### TAREFAS A FAZER:
1. Liste todas as expressões que aparecem entre aspas no texto sobre a Família Salesiana.
2. No texto sobre a Família Salesiana, qual é a vacina para prevenir ou combater o triunfalismo vazio?
3. Reescreva um trecho do texto sobre a Família Salesiana, começando em "E nós, como" e indo até "periferias nos interpelam.", trocando "intermediários" por "mensageiros".

### TEXTO EXTRAÍDO:
————

E nós, como Família Salesiana, fomos chamados a ser intermediários que levam os outros a Jesus, no nosso caso específico, especialmente os jovens. Portanto, somos chamados a escutar muito mais Deus e os outros, e também estar prontos a ser nós mesmos intermediários, mediadores, que levam a Jesus. Esta é desde o princípio uma convicção minha e partilho-a convosco a fim de seja também vossa. Nós, como Família Salesiana, somos chamados a uma maior escuta de Deus e dos outros, sobretudo dos jovens que de toda a parte e das diversas periferias nos interpelam.

Uma vez que os discípulos responderam com alguma surpresa e embaraço perguntando-lhe onde morava, Jesus fez ouvir o seu convite dirigido hoje também a nós: “Vinde e vede”. É este o plano de pastoral vocacional de Jesus.

Caríssimos, a nossa Família, presente em quase todos os cantos do mundo, é convidada a transformar-se em casa de Jesus, sua morada, onde qualquer pessoa de qualquer condição, mas sobretudo as mais necessitadas, possa fazer a experiência de vir e ver. Mas podemos igualmente perguntar-nos qual era a casa de Jesus. Com efeito, nos Evangelhos, encontramo-lo quase sempre de viagem e quando está “em casa” encontra-se como hóspede de alguém que O recebe, porque sabemos bem que Ele nem sequer tinha “onde repousar a cabeça”. Portanto, cuidado em não agarrar-nos demasiado às estruturas das nossas casas e presenças, das nossas obras e instituições. São certamente muito louváveis e meritórias, mas cuidado com o triunfalismo vazio que acaba por esvaziar-nos. A vacina para prevenir ou combater esta doença é contemplar Jesus sempre a caminho, porque o caminho é mesmo o cenário de um rabi com os seus discípulos. Com efeito, que significa ser discípulo, senão uma pessoa que segue um mestre?

————

### MATERIAL EXTRAÍDO:
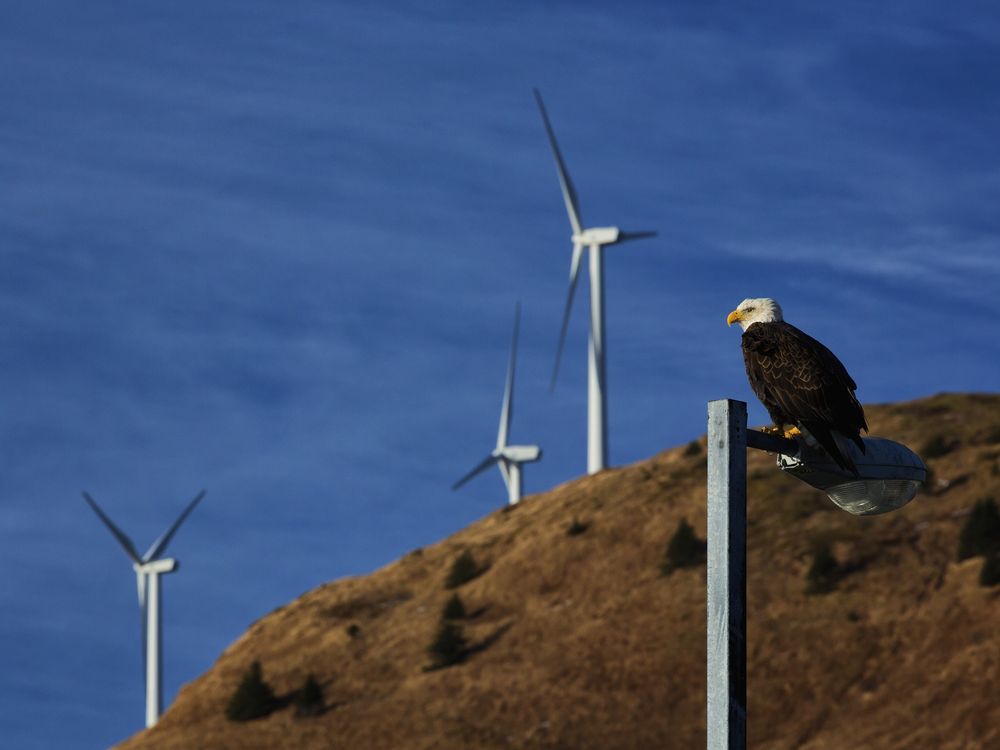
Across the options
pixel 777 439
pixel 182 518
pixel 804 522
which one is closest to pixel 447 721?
pixel 804 522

————

### RESULTADOS ESPERADOS:
1. “Vinde e vede”; “em casa”; “onde repousar a cabeça”

2. Contemplar Jesus sempre a caminho.

3.
E nós, como Família Salesiana, fomos chamados a ser mensageiros que levam os outros a Jesus, no nosso caso específico, especialmente os jovens. Portanto, somos chamados a escutar muito mais Deus e os outros, e também estar prontos a ser nós mesmos mensageiros, mediadores, que levam a Jesus. Esta é desde o princípio uma convicção minha e partilho-a convosco a fim de seja também vossa. Nós, como Família Salesiana, somos chamados a uma maior escuta de Deus e dos outros, sobretudo dos jovens que de toda a parte e das diversas periferias nos interpelam.